§ Text block
== Segment start ==

Uber ambitiously eyes 2021 for food-delivery drones launch

Uber Technologies Inc. envisions taking to the skies with a fleet of food-delivery drones in as little as three years, an ambitious timeline for a ride-hailing company that would face numerous technical challenges and regulatory hurdles.

The San Francisco company is seeking an operations executive who can help make delivery drones functional as soon as next year and commercially operational in multiple markets by 2021, according to a job posting that appeared on Uber’s website. App-reliant Uber has limited experience developing hardware beyond its nascent electric scooters and its equipment for self-driving vehicles, an as-yet unproven technology.

The drone executive will “enable safe, legal, efficient and scalable flight operations,” according to the job listing, which refers to UberExpress, an internal name used for the drone delivery operation within its UberEats prepared-food delivery unit.

After an inquiry from The Wall Street Journal, Uber removed the job listing titled “Flight Standards and Training” from its site. A spokesman said the posting “does not fully reflect our program, which is still in very early days.”

== Segment end ==

§ Dataset excerpts

== Segment start ==

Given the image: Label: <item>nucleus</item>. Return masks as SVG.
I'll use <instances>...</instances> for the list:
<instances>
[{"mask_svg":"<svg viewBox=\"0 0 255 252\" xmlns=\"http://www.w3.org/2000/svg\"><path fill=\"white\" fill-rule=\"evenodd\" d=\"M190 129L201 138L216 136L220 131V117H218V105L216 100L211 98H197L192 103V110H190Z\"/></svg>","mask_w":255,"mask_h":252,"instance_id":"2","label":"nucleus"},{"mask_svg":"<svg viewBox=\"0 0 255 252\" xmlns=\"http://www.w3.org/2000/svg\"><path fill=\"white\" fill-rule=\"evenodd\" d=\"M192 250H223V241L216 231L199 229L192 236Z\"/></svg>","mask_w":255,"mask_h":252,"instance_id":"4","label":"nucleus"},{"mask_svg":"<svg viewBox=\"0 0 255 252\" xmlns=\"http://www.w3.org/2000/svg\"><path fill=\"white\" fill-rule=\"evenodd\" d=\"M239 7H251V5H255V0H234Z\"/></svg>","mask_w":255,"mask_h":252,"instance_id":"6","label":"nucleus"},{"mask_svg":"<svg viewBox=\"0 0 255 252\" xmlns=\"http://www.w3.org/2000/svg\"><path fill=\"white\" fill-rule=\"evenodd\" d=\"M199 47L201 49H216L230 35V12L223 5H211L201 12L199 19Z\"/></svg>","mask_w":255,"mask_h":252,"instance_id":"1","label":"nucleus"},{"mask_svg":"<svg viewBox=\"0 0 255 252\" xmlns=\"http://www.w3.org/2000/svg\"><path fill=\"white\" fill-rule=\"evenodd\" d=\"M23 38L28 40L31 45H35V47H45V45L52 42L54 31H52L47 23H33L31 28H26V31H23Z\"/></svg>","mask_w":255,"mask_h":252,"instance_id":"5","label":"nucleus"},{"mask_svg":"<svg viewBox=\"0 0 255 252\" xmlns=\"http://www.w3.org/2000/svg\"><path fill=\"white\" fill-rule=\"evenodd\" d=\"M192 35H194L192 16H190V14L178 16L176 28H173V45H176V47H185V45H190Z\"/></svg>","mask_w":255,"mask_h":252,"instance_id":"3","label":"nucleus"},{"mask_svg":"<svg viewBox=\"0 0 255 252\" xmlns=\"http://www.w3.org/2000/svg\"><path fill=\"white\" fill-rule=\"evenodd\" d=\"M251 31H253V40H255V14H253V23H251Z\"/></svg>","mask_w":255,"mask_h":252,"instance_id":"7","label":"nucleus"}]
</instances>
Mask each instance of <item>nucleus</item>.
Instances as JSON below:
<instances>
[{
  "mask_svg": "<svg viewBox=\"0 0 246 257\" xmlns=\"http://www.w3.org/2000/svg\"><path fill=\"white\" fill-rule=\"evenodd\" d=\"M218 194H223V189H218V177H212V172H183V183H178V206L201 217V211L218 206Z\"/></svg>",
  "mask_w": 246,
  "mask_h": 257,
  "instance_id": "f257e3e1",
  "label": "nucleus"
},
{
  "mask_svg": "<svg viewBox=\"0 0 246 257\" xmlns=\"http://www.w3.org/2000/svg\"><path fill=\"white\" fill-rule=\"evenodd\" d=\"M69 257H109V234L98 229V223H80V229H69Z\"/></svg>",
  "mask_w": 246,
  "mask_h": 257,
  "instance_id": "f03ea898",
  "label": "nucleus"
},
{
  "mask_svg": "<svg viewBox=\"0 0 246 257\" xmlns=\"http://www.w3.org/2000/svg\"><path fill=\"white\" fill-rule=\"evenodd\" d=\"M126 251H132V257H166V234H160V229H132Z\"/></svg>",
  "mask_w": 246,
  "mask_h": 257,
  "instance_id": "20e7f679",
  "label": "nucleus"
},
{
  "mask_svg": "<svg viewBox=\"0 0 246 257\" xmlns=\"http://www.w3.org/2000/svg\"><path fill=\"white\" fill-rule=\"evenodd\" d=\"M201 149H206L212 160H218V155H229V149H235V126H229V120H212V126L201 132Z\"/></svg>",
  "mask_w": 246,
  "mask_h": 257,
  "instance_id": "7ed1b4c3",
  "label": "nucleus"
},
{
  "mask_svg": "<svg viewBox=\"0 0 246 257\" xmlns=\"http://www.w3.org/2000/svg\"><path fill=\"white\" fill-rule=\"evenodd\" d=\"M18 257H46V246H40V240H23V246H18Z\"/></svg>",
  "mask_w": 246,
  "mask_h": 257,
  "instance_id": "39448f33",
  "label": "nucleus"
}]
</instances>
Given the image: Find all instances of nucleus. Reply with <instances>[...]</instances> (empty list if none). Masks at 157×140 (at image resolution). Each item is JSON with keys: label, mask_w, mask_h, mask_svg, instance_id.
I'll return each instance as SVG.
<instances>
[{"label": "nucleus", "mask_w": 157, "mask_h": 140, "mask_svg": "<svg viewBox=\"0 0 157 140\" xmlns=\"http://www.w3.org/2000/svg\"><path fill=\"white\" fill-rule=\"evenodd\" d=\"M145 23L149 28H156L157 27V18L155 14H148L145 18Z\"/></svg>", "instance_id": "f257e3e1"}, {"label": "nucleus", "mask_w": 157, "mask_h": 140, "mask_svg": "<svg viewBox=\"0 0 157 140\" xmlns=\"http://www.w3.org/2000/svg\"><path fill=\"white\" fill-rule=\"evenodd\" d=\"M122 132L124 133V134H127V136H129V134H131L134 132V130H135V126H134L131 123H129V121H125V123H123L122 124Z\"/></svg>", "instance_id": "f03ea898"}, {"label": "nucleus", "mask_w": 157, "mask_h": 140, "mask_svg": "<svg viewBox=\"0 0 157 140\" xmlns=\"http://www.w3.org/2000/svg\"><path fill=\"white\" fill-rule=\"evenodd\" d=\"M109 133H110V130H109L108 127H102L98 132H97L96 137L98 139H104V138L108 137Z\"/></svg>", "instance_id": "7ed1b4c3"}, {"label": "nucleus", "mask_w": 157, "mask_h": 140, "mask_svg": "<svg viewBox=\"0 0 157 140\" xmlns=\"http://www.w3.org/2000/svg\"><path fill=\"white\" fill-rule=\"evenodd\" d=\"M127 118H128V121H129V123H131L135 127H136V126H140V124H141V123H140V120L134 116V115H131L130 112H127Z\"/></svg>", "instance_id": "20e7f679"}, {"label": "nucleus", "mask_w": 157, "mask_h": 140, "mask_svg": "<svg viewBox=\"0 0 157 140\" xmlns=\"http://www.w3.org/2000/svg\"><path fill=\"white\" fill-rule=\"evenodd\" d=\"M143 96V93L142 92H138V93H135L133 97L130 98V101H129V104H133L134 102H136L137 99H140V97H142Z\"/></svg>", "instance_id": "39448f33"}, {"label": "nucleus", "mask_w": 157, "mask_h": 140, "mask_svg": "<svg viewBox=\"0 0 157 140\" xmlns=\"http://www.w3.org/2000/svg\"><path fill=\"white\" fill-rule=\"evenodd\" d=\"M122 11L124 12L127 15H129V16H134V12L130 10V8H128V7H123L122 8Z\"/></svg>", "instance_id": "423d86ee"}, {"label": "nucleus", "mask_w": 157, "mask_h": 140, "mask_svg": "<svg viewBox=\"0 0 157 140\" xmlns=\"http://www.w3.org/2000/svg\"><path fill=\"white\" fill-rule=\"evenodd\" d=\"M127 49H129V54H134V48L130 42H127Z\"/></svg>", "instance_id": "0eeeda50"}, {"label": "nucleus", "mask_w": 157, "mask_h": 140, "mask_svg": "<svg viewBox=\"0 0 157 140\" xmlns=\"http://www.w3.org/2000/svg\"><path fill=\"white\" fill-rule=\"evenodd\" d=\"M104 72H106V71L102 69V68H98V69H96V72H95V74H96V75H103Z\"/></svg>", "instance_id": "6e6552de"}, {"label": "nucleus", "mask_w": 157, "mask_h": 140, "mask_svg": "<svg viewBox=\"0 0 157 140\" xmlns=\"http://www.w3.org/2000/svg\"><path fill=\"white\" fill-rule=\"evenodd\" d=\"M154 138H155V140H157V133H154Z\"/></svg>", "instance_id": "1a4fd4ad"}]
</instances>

== Segment end ==

§ What is expected
Reproduce the part of the article on Uber's delivery-drone plans that opens with the words containing "Uber Technologies Inc." and closes with "as-yet unproven technology.". The items can be set aside, since nothing here draws on them.

§ Answer to this exercise
Uber Technologies Inc. envisions taking to the skies with a fleet of food-delivery drones in as little as three years, an ambitious timeline for a ride-hailing company that would face numerous technical challenges and regulatory hurdles.

The San Francisco company is seeking an operations executive who can help make delivery drones functional as soon as next year and commercially operational in multiple markets by 2021, according to a job posting that appeared on Uber’s website. App-reliant Uber has limited experience developing hardware beyond its nascent electric scooters and its equipment for self-driving vehicles, an as-yet unproven technology.